__WHAT TO PRODUCE__
Lay out the stretch from the line containing "Between [20,1020] and" through the line containing "What measurement separates" as a Markdown table with the columns Row and Entry line, leaving out blank lines.

==== MATERIAL FOR THIS TASK

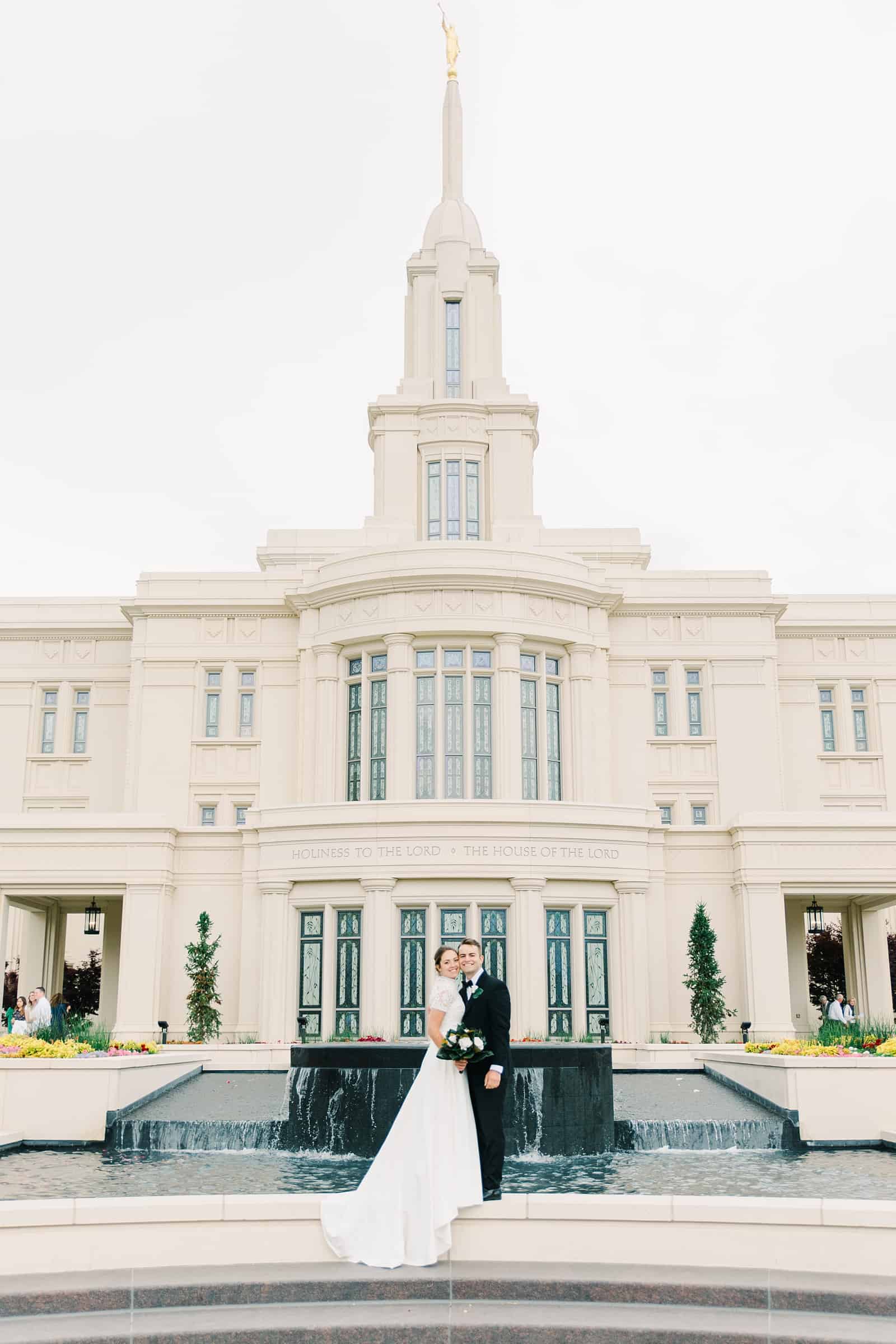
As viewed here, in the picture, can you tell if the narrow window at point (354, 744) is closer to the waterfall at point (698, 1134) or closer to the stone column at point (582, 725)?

========
==== MATERIAL FOR THIS TASK

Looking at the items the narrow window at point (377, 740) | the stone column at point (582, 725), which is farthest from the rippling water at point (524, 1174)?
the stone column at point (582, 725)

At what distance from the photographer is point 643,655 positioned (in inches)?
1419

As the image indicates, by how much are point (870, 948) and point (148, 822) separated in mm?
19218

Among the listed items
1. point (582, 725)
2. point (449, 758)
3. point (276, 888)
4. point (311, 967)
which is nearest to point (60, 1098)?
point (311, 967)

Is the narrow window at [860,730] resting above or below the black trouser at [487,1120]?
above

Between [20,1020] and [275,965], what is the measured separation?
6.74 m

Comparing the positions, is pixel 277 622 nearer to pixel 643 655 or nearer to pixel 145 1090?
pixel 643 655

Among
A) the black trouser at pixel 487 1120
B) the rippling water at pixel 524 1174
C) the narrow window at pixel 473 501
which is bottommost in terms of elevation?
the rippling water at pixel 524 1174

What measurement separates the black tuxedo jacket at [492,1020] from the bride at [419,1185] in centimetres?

========

__FULL OUTPUT__
| Row | Entry line |
|---|---|
| 1 | Between [20,1020] and [275,965], what is the measured separation? |
| 2 | 6.74 m |
| 3 | Comparing the positions, is pixel 277 622 nearer to pixel 643 655 or nearer to pixel 145 1090? |
| 4 | pixel 643 655 |
| 5 | Among |
| 6 | A) the black trouser at pixel 487 1120 |
| 7 | B) the rippling water at pixel 524 1174 |
| 8 | C) the narrow window at pixel 473 501 |
| 9 | which is bottommost in terms of elevation? |
| 10 | the rippling water at pixel 524 1174 |
| 11 | What measurement separates the black tuxedo jacket at [492,1020] from the bride at [419,1185] in centimetres? |